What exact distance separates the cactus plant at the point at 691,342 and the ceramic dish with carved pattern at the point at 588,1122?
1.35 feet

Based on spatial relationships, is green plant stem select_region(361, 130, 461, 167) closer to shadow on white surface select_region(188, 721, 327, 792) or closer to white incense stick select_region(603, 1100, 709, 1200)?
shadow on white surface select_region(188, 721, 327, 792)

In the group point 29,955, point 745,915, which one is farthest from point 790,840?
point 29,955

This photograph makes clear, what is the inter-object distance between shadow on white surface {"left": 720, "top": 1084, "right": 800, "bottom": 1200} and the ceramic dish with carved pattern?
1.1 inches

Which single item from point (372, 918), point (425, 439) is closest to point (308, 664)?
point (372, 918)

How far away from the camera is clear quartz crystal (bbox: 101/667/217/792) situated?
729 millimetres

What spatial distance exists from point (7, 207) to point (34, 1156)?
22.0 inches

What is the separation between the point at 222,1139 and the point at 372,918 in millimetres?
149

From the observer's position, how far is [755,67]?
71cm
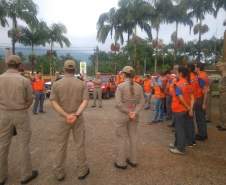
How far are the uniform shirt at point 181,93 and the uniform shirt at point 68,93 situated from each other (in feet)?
7.37

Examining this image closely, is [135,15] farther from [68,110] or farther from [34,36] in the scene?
[68,110]

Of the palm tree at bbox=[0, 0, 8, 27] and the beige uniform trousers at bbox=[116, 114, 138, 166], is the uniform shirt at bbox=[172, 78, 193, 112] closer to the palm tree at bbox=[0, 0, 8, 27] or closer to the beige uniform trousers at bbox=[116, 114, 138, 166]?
the beige uniform trousers at bbox=[116, 114, 138, 166]

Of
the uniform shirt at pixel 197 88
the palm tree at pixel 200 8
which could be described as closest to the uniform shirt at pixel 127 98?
the uniform shirt at pixel 197 88

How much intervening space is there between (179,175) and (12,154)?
345 cm

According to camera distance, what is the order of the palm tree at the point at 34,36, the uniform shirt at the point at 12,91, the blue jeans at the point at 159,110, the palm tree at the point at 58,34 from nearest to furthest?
1. the uniform shirt at the point at 12,91
2. the blue jeans at the point at 159,110
3. the palm tree at the point at 34,36
4. the palm tree at the point at 58,34

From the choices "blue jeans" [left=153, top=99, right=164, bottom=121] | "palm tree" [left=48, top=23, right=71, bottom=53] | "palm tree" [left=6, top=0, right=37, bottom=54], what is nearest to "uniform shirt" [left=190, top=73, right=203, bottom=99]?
"blue jeans" [left=153, top=99, right=164, bottom=121]

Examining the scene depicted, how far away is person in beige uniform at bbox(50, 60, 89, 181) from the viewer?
4.50 metres

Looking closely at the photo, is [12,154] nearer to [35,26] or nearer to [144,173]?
[144,173]

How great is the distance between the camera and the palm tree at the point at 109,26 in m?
31.6

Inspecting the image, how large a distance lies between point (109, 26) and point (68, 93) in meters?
29.2

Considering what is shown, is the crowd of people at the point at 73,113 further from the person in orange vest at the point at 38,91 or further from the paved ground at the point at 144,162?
the person in orange vest at the point at 38,91

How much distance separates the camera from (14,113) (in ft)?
14.4

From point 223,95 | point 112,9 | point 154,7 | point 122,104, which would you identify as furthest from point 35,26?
point 122,104

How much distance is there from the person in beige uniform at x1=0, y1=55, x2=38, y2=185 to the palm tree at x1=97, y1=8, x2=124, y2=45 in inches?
1096
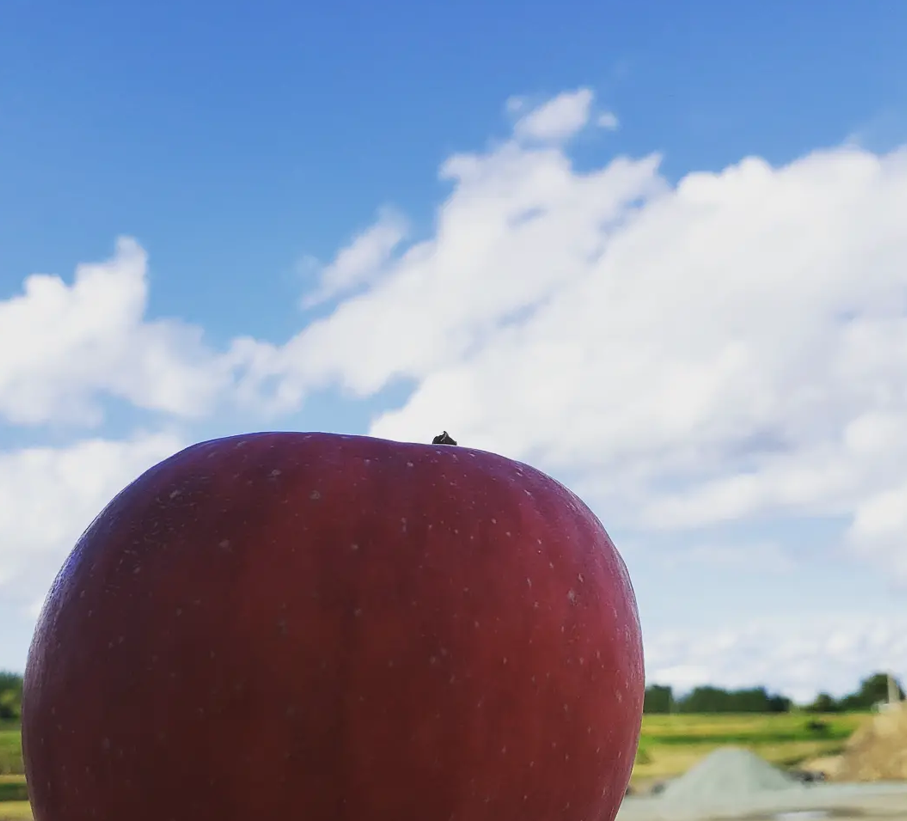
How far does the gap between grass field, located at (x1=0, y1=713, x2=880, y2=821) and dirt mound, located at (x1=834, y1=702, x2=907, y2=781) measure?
0.21 m

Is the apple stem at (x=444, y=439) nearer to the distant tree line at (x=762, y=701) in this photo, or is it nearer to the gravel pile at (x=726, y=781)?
the gravel pile at (x=726, y=781)

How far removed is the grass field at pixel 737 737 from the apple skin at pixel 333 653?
459 centimetres

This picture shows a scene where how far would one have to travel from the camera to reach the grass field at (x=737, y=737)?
18.2 feet

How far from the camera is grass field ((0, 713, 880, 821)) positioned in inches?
218

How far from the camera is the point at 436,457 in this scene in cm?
107

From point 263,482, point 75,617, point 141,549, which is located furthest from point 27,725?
point 263,482

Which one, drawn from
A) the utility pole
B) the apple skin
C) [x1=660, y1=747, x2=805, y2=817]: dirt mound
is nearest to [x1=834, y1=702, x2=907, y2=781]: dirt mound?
the utility pole

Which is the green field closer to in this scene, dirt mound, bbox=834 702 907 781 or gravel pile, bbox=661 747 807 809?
dirt mound, bbox=834 702 907 781

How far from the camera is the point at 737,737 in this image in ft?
20.8

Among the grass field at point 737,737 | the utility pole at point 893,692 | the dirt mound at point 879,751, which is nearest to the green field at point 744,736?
the grass field at point 737,737

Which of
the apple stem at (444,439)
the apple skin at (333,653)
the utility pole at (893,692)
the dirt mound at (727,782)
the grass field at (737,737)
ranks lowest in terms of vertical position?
the dirt mound at (727,782)

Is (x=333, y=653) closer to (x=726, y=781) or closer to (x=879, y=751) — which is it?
(x=726, y=781)

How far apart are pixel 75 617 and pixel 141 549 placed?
11cm

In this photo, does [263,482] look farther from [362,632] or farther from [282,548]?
[362,632]
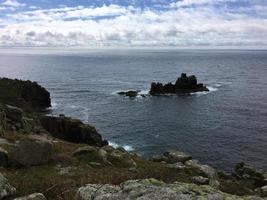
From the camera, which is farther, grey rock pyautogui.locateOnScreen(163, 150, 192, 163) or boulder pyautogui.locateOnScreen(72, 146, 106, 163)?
grey rock pyautogui.locateOnScreen(163, 150, 192, 163)

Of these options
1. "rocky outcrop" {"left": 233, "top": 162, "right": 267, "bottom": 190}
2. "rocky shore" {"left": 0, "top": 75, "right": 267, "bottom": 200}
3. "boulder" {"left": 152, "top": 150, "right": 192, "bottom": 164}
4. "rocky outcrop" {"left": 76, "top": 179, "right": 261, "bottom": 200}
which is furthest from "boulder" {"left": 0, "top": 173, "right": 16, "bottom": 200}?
"rocky outcrop" {"left": 233, "top": 162, "right": 267, "bottom": 190}

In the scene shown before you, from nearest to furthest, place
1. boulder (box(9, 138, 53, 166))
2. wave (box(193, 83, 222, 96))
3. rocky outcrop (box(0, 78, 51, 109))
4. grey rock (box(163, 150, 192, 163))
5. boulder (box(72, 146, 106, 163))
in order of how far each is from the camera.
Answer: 1. boulder (box(9, 138, 53, 166))
2. boulder (box(72, 146, 106, 163))
3. grey rock (box(163, 150, 192, 163))
4. rocky outcrop (box(0, 78, 51, 109))
5. wave (box(193, 83, 222, 96))

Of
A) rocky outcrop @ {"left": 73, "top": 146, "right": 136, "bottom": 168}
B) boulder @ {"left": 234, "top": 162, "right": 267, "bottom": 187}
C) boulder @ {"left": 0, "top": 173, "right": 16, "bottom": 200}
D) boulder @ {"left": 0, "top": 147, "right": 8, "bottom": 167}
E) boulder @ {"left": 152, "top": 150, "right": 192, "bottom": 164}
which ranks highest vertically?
boulder @ {"left": 0, "top": 173, "right": 16, "bottom": 200}

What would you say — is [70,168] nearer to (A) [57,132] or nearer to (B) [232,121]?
(A) [57,132]

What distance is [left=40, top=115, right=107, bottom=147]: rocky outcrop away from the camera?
65.5m

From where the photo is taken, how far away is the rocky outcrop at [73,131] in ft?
215

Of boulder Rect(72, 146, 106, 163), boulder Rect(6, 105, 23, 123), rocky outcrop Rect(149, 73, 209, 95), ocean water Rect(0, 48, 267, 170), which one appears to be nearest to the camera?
boulder Rect(72, 146, 106, 163)

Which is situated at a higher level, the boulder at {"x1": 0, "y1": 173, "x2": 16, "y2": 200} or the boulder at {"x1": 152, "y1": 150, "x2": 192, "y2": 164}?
the boulder at {"x1": 0, "y1": 173, "x2": 16, "y2": 200}

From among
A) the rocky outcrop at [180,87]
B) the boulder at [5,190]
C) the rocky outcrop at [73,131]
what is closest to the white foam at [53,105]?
the rocky outcrop at [180,87]

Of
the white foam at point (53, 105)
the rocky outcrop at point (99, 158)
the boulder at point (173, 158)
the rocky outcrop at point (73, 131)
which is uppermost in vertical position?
the rocky outcrop at point (99, 158)

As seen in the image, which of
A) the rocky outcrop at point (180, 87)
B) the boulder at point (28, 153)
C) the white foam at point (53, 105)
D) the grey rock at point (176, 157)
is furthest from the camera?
the rocky outcrop at point (180, 87)

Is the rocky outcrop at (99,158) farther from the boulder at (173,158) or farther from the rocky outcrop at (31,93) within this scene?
the rocky outcrop at (31,93)

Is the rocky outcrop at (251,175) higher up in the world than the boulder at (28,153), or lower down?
lower down

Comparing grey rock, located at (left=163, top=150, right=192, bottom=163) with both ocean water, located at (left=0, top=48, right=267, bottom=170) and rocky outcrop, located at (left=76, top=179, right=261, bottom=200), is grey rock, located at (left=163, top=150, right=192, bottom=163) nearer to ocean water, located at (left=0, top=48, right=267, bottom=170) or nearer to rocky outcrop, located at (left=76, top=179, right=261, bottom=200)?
ocean water, located at (left=0, top=48, right=267, bottom=170)
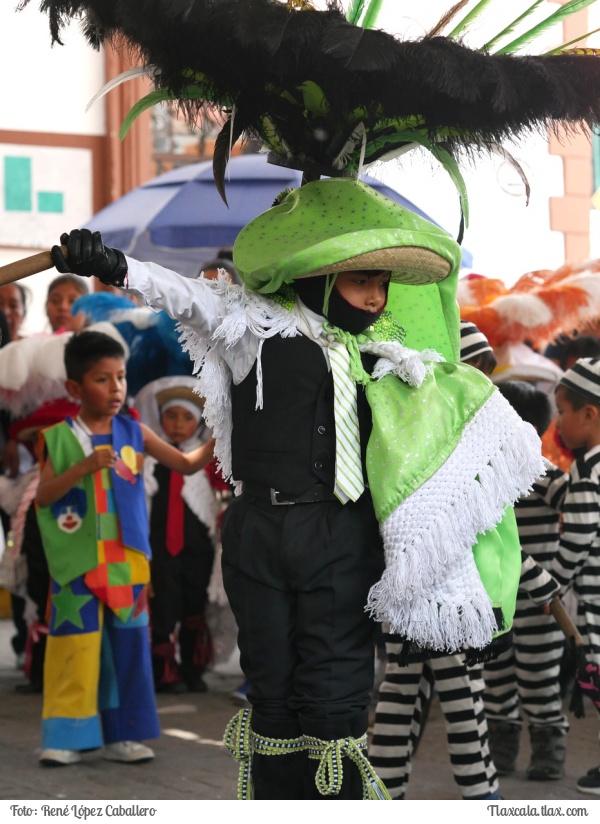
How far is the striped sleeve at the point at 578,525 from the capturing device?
168 inches

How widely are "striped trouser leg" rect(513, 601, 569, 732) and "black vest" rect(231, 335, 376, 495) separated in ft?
5.97

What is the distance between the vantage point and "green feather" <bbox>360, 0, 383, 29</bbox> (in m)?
3.04

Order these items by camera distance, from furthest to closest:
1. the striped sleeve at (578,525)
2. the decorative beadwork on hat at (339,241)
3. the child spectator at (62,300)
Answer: the child spectator at (62,300), the striped sleeve at (578,525), the decorative beadwork on hat at (339,241)

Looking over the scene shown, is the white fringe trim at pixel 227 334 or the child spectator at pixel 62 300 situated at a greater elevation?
the child spectator at pixel 62 300

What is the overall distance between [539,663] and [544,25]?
2.41 metres

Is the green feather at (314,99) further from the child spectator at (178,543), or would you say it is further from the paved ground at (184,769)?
the child spectator at (178,543)

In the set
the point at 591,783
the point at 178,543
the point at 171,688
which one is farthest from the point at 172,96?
the point at 171,688

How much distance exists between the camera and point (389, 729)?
3973 millimetres

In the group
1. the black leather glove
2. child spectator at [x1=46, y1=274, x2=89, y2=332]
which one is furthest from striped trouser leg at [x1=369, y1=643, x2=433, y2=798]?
child spectator at [x1=46, y1=274, x2=89, y2=332]

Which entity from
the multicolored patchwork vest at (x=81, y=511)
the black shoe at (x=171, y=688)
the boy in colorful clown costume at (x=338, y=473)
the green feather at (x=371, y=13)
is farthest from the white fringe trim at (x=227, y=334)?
the black shoe at (x=171, y=688)

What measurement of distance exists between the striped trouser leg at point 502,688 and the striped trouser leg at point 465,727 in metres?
0.74

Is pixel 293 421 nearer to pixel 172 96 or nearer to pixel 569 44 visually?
pixel 172 96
──────────────────────────────
* Exercise requirements *
Only the lines from the one containing "Looking over the" to the end of the records should be repeated, exactly as they appear.

* Solution below *
Looking over the scene shown, is the white fringe trim at pixel 227 334 or the child spectator at pixel 62 300 situated at a greater elevation?
the child spectator at pixel 62 300

What is the overall distance between [539,663] and [544,25]?
2.41 metres

Is the green feather at (314,99) further from the child spectator at (178,543), or would you say it is further from the paved ground at (184,769)?
the child spectator at (178,543)

In the set
the point at 591,783
the point at 178,543
the point at 171,688
which one is farthest from the point at 172,96?
the point at 171,688

How much distance exists between the camera and point (389, 729)?
3973 millimetres

In the group
1. the black leather glove
2. child spectator at [x1=46, y1=274, x2=89, y2=332]
which one is furthest from striped trouser leg at [x1=369, y1=643, x2=433, y2=798]?
child spectator at [x1=46, y1=274, x2=89, y2=332]

Which entity from
the multicolored patchwork vest at (x=81, y=511)
the black shoe at (x=171, y=688)
the boy in colorful clown costume at (x=338, y=473)
the green feather at (x=371, y=13)
is farthest from the white fringe trim at (x=227, y=334)?
the black shoe at (x=171, y=688)

What measurement of distance exists between the striped trouser leg at point 502,688 and the striped trouser leg at point 465,727 in metres?
0.74

Is pixel 293 421 nearer to pixel 172 96 or nearer to pixel 569 44 visually?
pixel 172 96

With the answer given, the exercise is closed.